11.06.2008

Grève dans l'enseignement en Guinée

Daté d'hier, 9 juin 2008, c'est cet après-midi que l'inter centrale de l'éducation a rendu public son avis de grève qui risque de perturber les examens de fin d'année. Si les inconvénients se limitaient à cette perturbation....
Pourtant, jusqu'à ce matin, des négociations étaient annoncées entre le gouvernement et le syndicat des enseignants. Aussi, le ministre de l'Education a-t-il annoncé hier soir plus de quarante milliards trois millions pour calmer les enseignants...
N'empêche, l'inter centrale de l'éducation (FSPE-SLECG) a décidé "du déclenchement d'une grève générale et illimitée sur toute l'étendue du territoire national dans le secteur de l'éducation et de la recherche scientifique à compter du 19 juin 2008 jusqu'à la satisfaction totale" de ses "légitimes" revendications.

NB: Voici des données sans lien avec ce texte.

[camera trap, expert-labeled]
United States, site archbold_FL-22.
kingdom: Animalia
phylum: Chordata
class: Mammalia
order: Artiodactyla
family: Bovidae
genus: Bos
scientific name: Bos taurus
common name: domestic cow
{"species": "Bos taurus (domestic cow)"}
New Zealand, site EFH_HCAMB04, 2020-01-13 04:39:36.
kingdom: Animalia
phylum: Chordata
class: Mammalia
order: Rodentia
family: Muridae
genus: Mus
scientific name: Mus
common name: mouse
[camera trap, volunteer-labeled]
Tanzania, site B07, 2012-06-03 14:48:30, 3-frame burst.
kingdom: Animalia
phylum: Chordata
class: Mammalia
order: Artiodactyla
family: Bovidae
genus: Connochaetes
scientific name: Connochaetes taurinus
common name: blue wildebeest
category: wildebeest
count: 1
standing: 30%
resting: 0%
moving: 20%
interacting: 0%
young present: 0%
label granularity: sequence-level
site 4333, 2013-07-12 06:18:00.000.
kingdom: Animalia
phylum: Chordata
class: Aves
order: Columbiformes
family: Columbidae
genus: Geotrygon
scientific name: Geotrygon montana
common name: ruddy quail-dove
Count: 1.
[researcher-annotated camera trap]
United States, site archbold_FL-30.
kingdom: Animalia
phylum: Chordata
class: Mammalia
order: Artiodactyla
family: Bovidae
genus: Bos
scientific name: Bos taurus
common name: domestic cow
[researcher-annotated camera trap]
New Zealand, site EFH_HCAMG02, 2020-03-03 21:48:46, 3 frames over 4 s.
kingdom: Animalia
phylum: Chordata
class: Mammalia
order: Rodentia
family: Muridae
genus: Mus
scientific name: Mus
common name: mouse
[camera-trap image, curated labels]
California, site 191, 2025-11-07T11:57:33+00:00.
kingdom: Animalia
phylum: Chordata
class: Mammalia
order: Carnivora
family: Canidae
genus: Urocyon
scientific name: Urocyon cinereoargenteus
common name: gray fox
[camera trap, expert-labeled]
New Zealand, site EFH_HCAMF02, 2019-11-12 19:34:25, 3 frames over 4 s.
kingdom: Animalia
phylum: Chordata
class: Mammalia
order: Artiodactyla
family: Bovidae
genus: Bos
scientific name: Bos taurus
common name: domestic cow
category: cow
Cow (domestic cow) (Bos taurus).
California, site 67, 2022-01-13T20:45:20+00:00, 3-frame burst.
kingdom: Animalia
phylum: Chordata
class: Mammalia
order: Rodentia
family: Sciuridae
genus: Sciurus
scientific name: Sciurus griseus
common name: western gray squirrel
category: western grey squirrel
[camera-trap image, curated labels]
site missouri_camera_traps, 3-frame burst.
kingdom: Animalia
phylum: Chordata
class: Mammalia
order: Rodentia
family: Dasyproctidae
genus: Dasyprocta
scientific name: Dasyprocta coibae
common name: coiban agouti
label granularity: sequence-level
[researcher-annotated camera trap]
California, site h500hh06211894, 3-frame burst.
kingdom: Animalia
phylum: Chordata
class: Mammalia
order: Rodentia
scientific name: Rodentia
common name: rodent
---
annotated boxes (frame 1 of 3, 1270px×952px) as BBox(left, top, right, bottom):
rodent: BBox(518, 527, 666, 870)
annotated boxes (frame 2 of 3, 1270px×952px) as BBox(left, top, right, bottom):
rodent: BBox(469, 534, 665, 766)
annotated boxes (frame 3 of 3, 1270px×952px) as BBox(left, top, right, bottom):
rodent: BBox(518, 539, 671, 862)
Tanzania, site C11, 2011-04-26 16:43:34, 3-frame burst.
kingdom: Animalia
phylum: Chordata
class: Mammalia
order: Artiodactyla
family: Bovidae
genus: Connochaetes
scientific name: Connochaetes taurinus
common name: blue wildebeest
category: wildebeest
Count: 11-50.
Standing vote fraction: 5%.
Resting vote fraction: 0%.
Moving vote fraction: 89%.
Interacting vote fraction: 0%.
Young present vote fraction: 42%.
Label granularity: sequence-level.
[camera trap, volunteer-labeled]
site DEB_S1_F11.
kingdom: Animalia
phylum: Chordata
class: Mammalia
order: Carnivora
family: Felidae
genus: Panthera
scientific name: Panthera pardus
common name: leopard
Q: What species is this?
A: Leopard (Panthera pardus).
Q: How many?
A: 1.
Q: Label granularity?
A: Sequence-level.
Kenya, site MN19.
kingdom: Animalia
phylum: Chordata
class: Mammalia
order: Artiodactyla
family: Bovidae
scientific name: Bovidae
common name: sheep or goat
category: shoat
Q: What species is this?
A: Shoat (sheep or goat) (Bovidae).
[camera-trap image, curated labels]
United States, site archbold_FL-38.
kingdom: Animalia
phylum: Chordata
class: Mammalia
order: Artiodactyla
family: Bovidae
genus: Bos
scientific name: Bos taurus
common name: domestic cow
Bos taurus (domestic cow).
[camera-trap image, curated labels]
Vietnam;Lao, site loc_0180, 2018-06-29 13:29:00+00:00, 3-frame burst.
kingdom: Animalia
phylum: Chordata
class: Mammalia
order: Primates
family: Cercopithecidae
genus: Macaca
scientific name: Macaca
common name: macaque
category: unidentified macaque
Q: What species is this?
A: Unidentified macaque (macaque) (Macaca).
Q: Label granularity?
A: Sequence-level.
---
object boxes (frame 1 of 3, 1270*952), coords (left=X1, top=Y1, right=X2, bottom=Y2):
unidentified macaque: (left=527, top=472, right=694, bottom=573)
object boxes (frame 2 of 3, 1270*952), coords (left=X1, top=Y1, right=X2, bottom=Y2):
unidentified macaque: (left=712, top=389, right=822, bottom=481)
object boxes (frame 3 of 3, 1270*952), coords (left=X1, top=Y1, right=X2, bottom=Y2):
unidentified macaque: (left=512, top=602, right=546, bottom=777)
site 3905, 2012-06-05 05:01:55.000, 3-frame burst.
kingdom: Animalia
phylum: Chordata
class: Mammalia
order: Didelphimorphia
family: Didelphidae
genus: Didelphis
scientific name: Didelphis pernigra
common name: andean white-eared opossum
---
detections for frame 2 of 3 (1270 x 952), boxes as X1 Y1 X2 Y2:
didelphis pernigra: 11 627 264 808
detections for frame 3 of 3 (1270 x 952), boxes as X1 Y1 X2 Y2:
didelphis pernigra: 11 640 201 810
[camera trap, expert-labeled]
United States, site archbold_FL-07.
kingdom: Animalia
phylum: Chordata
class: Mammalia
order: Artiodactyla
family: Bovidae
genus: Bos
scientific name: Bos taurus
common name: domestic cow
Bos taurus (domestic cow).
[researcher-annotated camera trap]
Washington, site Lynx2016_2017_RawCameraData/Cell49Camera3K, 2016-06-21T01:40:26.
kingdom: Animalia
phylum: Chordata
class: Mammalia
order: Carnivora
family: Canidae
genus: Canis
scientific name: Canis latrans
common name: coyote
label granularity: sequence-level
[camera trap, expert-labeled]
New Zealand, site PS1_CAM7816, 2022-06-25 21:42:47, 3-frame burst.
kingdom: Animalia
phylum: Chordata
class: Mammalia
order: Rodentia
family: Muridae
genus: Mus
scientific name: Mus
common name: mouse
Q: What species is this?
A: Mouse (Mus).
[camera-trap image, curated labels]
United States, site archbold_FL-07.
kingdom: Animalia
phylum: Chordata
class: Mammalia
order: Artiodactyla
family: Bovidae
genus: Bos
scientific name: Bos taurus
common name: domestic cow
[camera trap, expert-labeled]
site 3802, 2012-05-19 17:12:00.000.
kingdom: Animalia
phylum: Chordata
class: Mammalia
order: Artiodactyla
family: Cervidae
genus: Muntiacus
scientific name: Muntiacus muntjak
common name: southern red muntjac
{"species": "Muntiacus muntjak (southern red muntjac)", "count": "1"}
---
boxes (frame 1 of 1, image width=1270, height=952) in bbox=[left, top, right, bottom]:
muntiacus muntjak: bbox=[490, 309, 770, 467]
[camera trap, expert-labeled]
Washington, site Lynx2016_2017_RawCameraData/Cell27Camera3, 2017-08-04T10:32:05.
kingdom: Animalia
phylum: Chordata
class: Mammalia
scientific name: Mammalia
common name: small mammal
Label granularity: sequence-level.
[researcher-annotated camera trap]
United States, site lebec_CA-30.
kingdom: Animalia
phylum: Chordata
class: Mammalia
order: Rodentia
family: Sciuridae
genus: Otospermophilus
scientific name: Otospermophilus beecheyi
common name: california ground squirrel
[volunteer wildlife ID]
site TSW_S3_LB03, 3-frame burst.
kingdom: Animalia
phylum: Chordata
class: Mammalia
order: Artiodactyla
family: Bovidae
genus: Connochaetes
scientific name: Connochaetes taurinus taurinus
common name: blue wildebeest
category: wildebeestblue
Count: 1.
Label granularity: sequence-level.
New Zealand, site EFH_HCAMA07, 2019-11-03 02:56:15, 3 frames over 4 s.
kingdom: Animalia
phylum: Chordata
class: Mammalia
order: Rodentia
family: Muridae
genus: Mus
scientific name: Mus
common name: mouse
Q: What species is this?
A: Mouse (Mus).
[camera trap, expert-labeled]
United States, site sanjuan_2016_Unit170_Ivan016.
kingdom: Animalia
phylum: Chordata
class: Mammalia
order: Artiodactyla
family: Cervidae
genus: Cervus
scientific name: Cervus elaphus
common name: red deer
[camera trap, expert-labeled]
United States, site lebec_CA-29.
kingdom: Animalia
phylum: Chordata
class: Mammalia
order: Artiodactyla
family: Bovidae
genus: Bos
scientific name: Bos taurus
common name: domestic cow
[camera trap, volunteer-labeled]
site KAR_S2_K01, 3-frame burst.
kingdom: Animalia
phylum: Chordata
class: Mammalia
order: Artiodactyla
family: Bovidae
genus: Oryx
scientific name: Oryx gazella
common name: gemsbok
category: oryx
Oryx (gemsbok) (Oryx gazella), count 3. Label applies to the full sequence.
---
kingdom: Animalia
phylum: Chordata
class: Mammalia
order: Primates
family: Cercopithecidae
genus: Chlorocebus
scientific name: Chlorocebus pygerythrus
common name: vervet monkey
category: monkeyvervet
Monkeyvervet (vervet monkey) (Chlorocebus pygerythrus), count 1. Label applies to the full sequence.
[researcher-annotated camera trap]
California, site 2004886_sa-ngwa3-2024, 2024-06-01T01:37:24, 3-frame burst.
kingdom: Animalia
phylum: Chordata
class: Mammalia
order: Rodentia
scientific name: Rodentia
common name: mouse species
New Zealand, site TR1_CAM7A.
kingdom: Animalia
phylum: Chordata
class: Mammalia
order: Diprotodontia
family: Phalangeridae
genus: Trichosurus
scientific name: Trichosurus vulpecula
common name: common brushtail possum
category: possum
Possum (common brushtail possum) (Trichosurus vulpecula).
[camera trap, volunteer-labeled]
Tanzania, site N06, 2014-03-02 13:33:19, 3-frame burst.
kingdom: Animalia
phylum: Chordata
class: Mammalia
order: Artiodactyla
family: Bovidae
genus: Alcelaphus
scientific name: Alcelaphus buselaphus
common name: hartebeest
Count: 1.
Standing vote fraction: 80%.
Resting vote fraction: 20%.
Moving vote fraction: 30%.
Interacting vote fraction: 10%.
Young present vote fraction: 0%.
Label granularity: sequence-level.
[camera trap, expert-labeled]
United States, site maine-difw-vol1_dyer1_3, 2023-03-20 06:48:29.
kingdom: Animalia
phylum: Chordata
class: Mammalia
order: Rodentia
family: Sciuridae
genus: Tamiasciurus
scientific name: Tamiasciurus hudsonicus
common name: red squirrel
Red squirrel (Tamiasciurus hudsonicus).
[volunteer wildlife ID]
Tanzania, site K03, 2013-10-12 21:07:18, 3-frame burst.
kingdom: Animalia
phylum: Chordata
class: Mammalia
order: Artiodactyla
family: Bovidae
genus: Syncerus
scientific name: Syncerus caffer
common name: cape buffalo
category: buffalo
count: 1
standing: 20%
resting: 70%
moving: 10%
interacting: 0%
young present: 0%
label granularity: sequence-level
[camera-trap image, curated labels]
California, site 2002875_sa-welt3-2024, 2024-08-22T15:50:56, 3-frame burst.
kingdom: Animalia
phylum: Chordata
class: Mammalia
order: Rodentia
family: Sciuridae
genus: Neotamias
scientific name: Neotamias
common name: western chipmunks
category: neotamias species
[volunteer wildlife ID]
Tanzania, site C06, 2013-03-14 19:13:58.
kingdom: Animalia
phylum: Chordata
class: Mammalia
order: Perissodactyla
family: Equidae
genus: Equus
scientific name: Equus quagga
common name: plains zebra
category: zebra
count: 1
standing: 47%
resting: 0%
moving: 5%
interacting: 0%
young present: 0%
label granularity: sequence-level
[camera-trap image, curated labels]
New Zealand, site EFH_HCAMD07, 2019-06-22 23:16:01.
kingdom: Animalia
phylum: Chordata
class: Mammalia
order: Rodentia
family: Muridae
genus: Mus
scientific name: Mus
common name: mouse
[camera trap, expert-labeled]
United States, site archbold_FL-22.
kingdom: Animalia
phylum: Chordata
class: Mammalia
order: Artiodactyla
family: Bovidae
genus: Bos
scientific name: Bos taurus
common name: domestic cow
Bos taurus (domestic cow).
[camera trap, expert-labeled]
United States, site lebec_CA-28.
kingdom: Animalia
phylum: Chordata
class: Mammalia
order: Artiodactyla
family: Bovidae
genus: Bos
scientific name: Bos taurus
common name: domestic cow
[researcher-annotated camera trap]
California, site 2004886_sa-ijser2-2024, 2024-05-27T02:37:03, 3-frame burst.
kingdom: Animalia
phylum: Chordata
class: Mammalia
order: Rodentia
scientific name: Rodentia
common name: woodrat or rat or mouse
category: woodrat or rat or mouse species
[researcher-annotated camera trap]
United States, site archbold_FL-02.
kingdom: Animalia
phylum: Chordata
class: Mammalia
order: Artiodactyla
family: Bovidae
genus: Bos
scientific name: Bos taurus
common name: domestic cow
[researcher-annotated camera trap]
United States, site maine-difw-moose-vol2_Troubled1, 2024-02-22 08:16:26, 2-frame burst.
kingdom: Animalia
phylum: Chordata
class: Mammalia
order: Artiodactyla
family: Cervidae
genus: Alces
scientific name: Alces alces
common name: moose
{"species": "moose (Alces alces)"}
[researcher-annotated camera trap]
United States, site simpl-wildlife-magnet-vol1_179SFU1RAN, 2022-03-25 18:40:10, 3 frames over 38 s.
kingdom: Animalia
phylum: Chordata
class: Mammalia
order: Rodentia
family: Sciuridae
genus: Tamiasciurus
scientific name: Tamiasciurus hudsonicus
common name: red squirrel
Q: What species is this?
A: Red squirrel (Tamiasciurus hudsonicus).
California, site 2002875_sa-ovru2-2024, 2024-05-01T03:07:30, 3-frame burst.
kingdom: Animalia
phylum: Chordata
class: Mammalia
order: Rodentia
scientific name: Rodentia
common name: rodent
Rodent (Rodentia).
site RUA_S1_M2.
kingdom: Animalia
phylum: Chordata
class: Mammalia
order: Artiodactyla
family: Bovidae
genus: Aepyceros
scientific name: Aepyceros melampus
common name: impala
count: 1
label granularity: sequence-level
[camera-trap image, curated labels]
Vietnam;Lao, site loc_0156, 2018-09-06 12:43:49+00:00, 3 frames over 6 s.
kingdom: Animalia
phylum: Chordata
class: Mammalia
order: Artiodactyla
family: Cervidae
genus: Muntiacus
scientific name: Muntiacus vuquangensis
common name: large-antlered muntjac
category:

A noter que dans son préavis de grève, l'intersyndicale de l'éducation avait résumé ces "légitimes" revendications en ces points :
- Le respect scrupuleux du protocole d'accord du 27 janvier 2007 obtenu au prix du sang et des vies de centaines de citoyen (ne)s guinéens par la nomination d'un Premier ministre, chef de gouvernement qui n'a été ni de près ni de loin mêlé à la mauvaise gestion pendant les dix dernières années;
- Le reclassement et la prise en charge des enseignants admis aux différents examens professionnels CAP et 2ème certificat ;
- La nomination aux différents postes de responsabilité de nouveaux cadres au niveau de toutes les structures du système de l'éducation ;
- Le paiement avec rappel à la fin du mois de mai 2008 des 25 points de la valeur du point d'indice en faveur des enseignants et chercheurs de Guinée ;
- Le paiement intégral des primes et indemnités consacrées par le statut particulier du personnel de l'éducation ;
- La prise en charge salariale de tous les enseignants contractuels déjà engagés à la fonction publique ;
- Le paiement de la subvention de l'Etat à l'intersyndicale de l'éducation ;
- Le doublement du niveau des salaires des travailleurs de l'éducation nationale ainsi que le niveau des pensions de retraite, avec paiement mensuel à compter de fin mai 2008 ;
- Le relèvement immédiat de la prime de transport à 144.000 FG, soit 6.000 FG par jour pour les 24 jours de travail dans les secteurs de l'éducation et de la santé ;
Même s'il faut noter que le secrétaire général du SLECG, Louis M'bemba Soumah, avait dit à la télévision nationale, parlant au nom de l'inter centrale, le lendemain de la publication de ce préavis de grève, que le nouveau Premier ministre, Ahmed Tidjane Souaré, avait bénéficié d'un quitus du syndicat, compte tenu de ses résultats, même s'il avait fait partie de la vague qui avait été renvoyée du gouvernement en mars 2007...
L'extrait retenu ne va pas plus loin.